The action was brought in the city court, and it was alleged that a reasonable time had elapsed for the payment of the note and that the defendants had failed,, neglected and refused to pay the sum although often requested so to do. A demurrer to the plaintiff’s evidence was sustained after the case reached the district court.

The plaintiff’s theory is that as he had performed the work for which the defendants owed him, the provision of the note that the amount was to be due when made out of the patent or the manufacture and sale of the machine carried the implication that the makers were to use reasonable efforts thus to make the amount and in default thereof to pay within a reasonable time. The defense treats the provision as a condition precedent and asserts that the case turns upon the question whether the condition had been fulfilled or whether the defendants by their negligent acts had waived it.

We think both parties are substantially correct and that the case falls within the principle of Dill v. Pope, 29 Kan. 289, wherein it was held that a party purchasing property and agreeing to pay a stipulated .price upon a certain condition and thereafter voluntarily disabling himself from complying with the condition became at once liable. It appears that the patent was issued in August, 1910, and there was evidence to the effect that one offer of $200 had been refused by the defendants and another offer of $100 for a sixteenth interest; that the plaintiff sent men with an order for the machine that it might be exhibited, and the defendants refused to let the machine go out of their hands, and that one of the defendants stated about July, *3081911,. that he had been offered $1000. It appears that plaintiff’s demand for his money was given no heed by the defendants, and while there was testimony indicating that they had attempted to sell for six or eight hundred dollars, and also to the effect that, the plaintiff had later on become ■ interested in another invention which might supersede the one in question, there was some testimony tending to show lack of reasonable efforts on the part of the defendants to make the amount of the note out of the invention.

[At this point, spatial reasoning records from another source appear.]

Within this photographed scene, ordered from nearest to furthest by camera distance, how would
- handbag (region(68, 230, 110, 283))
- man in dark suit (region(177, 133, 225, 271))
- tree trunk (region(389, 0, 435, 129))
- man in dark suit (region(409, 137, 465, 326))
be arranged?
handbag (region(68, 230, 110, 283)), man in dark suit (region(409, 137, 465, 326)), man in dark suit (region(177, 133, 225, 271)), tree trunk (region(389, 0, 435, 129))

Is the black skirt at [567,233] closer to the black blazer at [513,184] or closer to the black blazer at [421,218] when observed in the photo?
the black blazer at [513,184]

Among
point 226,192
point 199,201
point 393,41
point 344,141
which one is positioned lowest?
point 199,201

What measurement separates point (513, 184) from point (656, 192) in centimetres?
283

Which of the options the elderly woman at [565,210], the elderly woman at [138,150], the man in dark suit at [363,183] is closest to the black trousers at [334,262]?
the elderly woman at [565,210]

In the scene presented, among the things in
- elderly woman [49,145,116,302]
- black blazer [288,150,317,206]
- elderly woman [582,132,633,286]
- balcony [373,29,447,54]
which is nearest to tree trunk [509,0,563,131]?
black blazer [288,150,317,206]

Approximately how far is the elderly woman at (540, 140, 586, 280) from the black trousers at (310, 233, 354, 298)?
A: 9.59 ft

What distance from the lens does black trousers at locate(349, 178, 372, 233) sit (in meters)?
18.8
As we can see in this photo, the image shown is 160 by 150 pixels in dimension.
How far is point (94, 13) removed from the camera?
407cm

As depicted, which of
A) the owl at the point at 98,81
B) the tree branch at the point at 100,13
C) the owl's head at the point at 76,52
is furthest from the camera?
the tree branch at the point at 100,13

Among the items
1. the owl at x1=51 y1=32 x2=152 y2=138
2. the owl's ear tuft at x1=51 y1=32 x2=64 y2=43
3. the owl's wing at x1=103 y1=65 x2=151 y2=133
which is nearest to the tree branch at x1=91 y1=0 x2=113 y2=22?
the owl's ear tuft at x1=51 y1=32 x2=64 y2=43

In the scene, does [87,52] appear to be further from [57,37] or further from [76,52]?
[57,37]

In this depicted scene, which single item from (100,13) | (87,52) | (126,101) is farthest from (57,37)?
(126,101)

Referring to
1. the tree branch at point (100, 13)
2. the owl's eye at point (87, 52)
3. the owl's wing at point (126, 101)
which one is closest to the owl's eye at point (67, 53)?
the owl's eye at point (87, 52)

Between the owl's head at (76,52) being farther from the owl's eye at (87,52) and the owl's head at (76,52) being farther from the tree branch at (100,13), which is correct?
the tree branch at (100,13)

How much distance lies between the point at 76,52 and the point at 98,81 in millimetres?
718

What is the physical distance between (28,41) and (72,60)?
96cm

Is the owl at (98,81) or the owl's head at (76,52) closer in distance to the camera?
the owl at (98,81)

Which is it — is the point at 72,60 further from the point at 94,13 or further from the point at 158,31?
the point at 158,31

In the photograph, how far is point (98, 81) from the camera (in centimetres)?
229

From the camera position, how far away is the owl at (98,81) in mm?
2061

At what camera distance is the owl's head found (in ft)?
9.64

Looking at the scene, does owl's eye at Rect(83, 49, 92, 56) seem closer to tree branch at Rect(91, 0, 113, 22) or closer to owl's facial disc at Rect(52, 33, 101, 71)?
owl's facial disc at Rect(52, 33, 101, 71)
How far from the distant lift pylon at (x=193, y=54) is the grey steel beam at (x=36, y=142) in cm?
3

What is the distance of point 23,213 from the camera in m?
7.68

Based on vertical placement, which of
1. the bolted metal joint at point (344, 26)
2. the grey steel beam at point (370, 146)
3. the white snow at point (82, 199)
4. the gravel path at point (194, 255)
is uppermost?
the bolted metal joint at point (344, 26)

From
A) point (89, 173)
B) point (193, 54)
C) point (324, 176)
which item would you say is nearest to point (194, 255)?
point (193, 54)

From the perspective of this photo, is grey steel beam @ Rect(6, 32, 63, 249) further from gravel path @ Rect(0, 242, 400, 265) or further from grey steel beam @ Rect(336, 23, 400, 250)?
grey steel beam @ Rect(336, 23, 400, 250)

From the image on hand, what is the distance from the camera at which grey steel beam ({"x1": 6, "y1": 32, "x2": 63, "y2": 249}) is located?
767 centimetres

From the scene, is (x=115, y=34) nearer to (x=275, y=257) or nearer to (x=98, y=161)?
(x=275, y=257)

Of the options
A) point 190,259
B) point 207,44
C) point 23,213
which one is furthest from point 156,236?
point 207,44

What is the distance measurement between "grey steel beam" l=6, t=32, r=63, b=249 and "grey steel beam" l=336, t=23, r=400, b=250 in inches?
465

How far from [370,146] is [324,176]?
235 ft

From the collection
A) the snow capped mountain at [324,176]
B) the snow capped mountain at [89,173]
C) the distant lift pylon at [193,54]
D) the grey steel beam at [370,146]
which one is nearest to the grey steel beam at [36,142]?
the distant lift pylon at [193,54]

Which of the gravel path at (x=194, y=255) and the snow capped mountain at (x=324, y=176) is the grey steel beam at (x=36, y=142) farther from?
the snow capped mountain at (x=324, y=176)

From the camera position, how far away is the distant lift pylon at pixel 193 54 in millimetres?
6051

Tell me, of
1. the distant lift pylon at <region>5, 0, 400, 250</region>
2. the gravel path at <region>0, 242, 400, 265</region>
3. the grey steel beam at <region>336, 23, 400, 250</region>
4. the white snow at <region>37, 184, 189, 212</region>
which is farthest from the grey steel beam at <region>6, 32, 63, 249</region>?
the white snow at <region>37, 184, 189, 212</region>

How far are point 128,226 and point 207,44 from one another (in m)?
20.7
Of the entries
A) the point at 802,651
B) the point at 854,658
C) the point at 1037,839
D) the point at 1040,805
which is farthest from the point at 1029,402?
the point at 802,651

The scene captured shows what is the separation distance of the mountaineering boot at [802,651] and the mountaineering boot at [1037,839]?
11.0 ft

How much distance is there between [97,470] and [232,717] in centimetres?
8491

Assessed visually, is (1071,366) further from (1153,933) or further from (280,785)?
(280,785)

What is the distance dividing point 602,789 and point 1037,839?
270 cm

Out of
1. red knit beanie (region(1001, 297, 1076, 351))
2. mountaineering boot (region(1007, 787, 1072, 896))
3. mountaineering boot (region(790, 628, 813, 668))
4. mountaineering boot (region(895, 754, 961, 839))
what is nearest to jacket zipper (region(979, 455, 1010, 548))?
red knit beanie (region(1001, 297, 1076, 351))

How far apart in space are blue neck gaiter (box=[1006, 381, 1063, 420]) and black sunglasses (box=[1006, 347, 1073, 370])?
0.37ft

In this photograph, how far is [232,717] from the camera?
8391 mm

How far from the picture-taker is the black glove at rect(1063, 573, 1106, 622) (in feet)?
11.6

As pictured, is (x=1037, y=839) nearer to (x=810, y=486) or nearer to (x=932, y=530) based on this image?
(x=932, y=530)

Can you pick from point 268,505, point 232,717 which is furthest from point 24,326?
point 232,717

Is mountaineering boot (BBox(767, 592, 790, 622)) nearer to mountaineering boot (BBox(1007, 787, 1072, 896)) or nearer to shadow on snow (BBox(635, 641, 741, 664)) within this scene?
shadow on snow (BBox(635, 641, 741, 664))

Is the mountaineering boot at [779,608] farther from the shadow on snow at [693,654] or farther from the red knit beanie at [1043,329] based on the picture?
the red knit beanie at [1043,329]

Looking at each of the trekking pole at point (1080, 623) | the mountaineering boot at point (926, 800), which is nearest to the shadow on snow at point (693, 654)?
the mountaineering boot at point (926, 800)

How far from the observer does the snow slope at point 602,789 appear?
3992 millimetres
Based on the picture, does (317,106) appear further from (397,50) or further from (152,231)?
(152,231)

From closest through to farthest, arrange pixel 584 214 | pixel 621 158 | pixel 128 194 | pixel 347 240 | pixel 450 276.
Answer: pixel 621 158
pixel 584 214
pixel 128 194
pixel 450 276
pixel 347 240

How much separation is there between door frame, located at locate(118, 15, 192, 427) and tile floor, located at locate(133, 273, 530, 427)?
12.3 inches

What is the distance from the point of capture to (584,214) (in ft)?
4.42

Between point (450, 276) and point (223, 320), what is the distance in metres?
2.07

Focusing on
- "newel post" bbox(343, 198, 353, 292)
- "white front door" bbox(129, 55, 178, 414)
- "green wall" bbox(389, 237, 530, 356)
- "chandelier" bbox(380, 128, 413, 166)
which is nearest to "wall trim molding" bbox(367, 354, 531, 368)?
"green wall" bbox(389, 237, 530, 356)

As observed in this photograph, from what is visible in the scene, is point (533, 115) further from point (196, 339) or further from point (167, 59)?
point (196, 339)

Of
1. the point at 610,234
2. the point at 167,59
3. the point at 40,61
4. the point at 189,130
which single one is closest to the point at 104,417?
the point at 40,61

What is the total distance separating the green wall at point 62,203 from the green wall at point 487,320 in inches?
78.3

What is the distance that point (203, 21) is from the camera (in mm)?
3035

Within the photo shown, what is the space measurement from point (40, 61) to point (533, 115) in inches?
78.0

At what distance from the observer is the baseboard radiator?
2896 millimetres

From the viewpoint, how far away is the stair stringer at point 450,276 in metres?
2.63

' “Where a party to a contract undertakes to do some particular act, the performance of which depends entirely upon himself, and the contract is silent as to the time of performance, the law implies an engagement that it shall be .executed within a reasonable time, without reference to extraordinary circumstances. . . . Where a debt is in fact due, and it is agreed that it shall be paid upon the happening of a future event, and the event does not happen, it is held that the law implies a promise to pay within a reasonable time.” (9 Cyc. 613, 615.)

(See, also, 2 Page on Contracts, § 1156, and cases cited.)

The note was given for labor and it could not reasonably have been the intention of the parties that the makers were to pay or not as they should choose. It is more in accord with justice and fair dealing to assume that they, with the plaintiff, were to make fair endeavor to derive the amount from the patent or the sale of machines, and that their failure or refusal so to do within a reasonable time should not wipe out the debt but leave them liable for its payment.

Giving the evidence the consideration required by the familiar rule applicable when a demurrer is interposed, it can not be correctly said as a matter of law that it entirely failed to support the plaintiff’s contention.

The judgment is therefore reversed and the cause remanded for further proceedings.